--- Stored dataset items ---
● ● ● ● ● ● ●

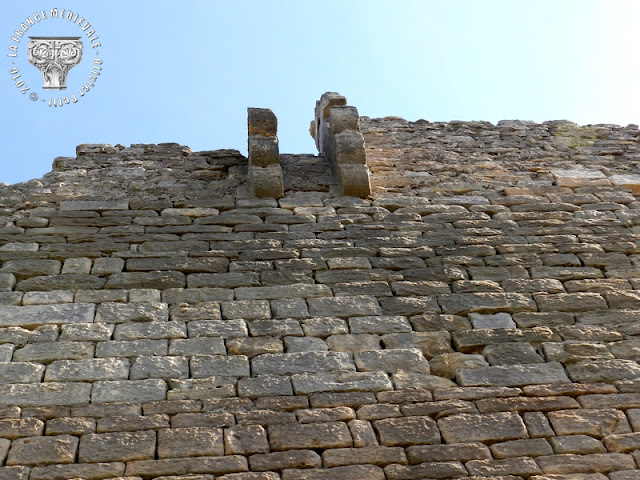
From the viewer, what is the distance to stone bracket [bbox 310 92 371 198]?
246 inches

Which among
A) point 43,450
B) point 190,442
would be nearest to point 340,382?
point 190,442

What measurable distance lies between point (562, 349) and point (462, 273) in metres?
0.86

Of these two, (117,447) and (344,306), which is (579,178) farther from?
(117,447)

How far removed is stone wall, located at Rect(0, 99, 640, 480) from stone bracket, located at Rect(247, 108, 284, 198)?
0.36 ft

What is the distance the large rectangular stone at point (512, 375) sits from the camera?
451 cm

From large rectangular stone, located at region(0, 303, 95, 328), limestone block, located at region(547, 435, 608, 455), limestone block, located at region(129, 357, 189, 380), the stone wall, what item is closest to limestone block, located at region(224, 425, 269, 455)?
the stone wall

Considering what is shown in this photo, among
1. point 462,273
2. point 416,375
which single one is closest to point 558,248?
point 462,273

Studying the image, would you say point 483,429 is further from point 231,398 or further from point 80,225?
point 80,225

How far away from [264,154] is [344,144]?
62cm

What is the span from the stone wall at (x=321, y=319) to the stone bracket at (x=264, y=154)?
11 cm

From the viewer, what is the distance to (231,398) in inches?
169

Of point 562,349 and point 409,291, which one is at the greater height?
point 409,291

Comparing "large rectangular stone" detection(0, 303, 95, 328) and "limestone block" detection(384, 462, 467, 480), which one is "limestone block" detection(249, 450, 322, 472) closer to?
"limestone block" detection(384, 462, 467, 480)

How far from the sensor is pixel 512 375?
4.56 metres
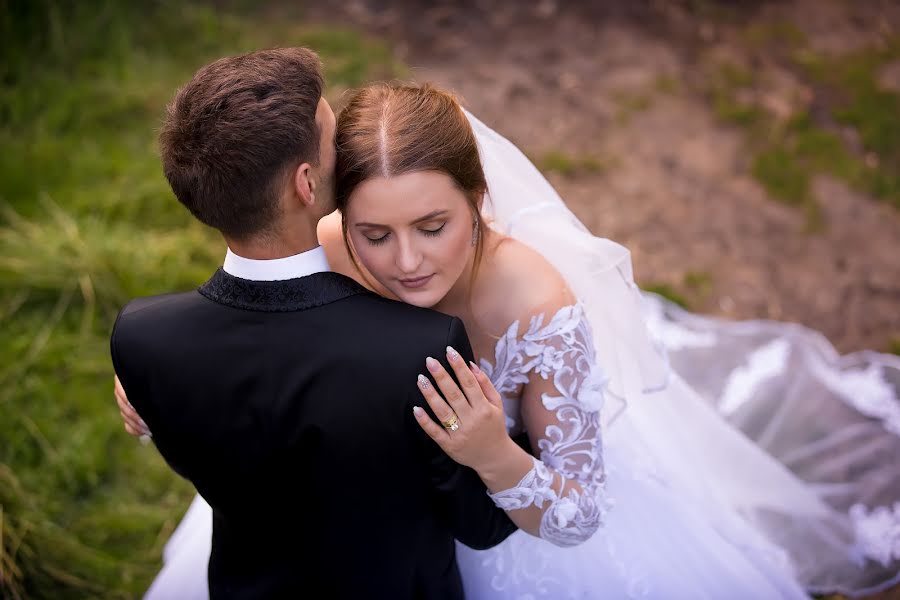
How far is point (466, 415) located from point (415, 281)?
0.47m

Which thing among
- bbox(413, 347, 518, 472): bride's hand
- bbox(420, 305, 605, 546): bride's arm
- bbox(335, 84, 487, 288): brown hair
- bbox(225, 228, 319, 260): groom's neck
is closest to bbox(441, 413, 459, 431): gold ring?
bbox(413, 347, 518, 472): bride's hand

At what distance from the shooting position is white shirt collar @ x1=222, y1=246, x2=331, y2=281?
5.68 feet

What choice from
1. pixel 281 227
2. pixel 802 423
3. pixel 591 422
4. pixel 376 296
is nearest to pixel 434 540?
pixel 591 422

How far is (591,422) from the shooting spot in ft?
7.18

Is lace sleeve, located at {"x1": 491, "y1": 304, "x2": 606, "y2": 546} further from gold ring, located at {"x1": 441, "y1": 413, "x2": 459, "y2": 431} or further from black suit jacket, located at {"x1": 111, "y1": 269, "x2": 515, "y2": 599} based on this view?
gold ring, located at {"x1": 441, "y1": 413, "x2": 459, "y2": 431}

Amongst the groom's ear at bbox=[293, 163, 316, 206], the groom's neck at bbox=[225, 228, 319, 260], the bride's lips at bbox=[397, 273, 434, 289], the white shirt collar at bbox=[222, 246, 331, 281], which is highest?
the groom's ear at bbox=[293, 163, 316, 206]

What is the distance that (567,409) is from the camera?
2176 millimetres

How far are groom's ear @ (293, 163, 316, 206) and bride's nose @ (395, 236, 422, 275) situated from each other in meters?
0.33

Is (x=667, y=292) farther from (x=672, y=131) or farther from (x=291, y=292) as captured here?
(x=291, y=292)

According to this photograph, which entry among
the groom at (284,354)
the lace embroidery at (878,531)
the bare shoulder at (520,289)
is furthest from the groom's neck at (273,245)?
the lace embroidery at (878,531)

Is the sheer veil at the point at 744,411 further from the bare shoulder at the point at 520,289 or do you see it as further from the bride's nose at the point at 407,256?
the bride's nose at the point at 407,256

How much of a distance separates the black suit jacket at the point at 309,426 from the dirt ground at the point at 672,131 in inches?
127

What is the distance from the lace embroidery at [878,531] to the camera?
3.32 m

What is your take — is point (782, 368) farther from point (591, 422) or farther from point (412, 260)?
point (412, 260)
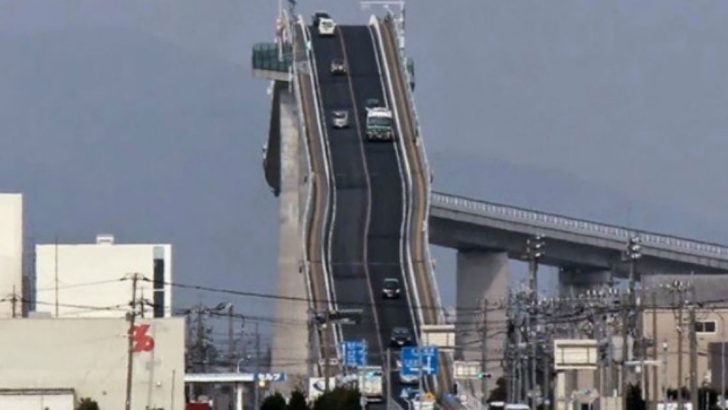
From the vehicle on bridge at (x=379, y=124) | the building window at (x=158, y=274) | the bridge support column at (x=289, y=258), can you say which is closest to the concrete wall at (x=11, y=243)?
the building window at (x=158, y=274)

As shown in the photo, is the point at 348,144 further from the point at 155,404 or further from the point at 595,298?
the point at 155,404

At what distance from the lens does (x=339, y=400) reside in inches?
3066

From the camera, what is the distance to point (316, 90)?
4786 inches

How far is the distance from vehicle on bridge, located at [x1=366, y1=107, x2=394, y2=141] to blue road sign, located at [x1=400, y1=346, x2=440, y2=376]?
30.7m

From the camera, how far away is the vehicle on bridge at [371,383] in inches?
3725

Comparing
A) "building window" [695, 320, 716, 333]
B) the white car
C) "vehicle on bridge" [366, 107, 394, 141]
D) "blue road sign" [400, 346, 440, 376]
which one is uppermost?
the white car

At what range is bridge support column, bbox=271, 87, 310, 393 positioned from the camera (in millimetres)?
126300

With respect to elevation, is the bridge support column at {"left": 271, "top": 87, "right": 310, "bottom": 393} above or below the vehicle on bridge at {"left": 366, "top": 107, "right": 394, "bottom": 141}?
below

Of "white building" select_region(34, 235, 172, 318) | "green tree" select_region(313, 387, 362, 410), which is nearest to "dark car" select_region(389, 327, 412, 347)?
"white building" select_region(34, 235, 172, 318)

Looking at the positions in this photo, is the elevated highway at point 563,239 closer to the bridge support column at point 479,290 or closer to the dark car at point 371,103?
the bridge support column at point 479,290

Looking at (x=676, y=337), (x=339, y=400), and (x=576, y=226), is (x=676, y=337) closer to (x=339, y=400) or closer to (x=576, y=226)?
(x=576, y=226)

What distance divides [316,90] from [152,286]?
1786cm

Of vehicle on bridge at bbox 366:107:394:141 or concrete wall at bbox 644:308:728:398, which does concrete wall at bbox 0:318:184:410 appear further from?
concrete wall at bbox 644:308:728:398

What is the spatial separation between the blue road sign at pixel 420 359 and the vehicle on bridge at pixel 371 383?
5408 mm
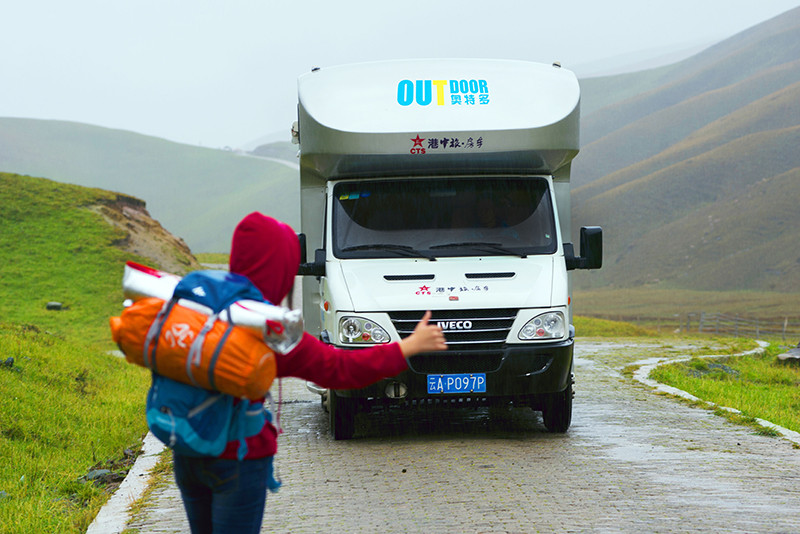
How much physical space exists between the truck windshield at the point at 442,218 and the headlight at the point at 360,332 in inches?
33.4

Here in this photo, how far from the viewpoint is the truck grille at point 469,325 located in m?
8.92

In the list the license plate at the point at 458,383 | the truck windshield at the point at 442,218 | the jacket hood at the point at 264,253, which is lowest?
the license plate at the point at 458,383

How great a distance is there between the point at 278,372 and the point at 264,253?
0.44 meters

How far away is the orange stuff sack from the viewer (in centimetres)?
337

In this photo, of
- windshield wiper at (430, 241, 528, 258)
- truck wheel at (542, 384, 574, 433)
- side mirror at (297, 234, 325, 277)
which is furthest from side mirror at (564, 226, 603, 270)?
side mirror at (297, 234, 325, 277)

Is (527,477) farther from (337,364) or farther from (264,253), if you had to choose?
(264,253)

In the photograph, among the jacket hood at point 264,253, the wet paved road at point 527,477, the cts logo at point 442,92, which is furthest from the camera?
the cts logo at point 442,92

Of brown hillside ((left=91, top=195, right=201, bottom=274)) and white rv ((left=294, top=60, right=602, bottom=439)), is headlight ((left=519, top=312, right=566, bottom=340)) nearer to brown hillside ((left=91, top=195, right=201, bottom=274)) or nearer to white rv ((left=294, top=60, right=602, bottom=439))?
white rv ((left=294, top=60, right=602, bottom=439))

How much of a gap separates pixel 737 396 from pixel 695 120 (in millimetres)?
187002

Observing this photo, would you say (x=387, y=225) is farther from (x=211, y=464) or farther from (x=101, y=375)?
(x=101, y=375)

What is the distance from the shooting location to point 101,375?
15234 millimetres

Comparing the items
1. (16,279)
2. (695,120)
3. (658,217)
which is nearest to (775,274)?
(658,217)

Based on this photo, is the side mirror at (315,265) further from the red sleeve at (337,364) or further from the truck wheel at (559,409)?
the red sleeve at (337,364)

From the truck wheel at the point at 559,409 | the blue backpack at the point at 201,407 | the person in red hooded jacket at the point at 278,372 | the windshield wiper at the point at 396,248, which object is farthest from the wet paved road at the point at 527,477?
the blue backpack at the point at 201,407
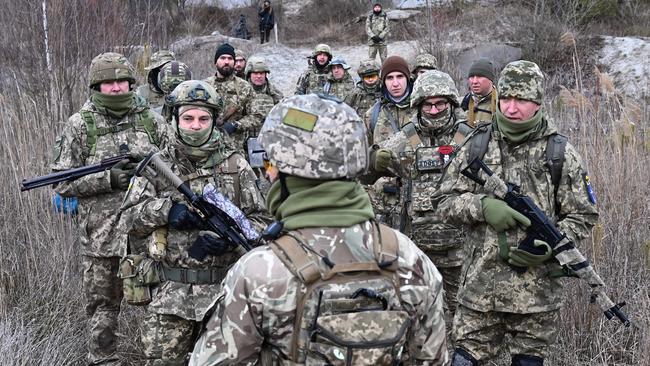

● ● ● ● ● ● ●

--- TASK PROMPT ---
Copy the items above without any changes, from the line with "What measurable distance" to the line with "4.56 metres", including both of those lines.

--- EXPECTED OUTPUT ---
What measurable distance lies between point (562, 349) and point (462, 273) in metres?
0.86

Of these two, (117,447) and (344,306), which is (579,178) farther from?
(117,447)

How far removed is stone wall, located at Rect(0, 99, 640, 480) from stone bracket, located at Rect(247, 108, 284, 198)?
0.36 ft

What is the distance the large rectangular stone at point (512, 375) sits from the camera?
451 cm

From large rectangular stone, located at region(0, 303, 95, 328), limestone block, located at region(547, 435, 608, 455), limestone block, located at region(129, 357, 189, 380), the stone wall, what item is closest to limestone block, located at region(224, 425, 269, 455)?
the stone wall

Considering what is shown in this photo, among
1. point 462,273
2. point 416,375
which single one is closest to point 558,248?
point 462,273

Studying the image, would you say point 483,429 is further from point 231,398 or further from point 80,225?
point 80,225

How far away from [264,154] is [344,144]?
62cm

What is the span from the stone wall at (x=321, y=319) to the stone bracket at (x=264, y=154)?
11 cm

From the viewer, what is the distance to (231,398) in inches?
169

Of point 562,349 and point 409,291, which one is at the greater height?
point 409,291

Comparing "large rectangular stone" detection(0, 303, 95, 328) and "limestone block" detection(384, 462, 467, 480), which one is "limestone block" detection(249, 450, 322, 472) closer to?
"limestone block" detection(384, 462, 467, 480)

How far from the sensor is pixel 512 375?
4.56 metres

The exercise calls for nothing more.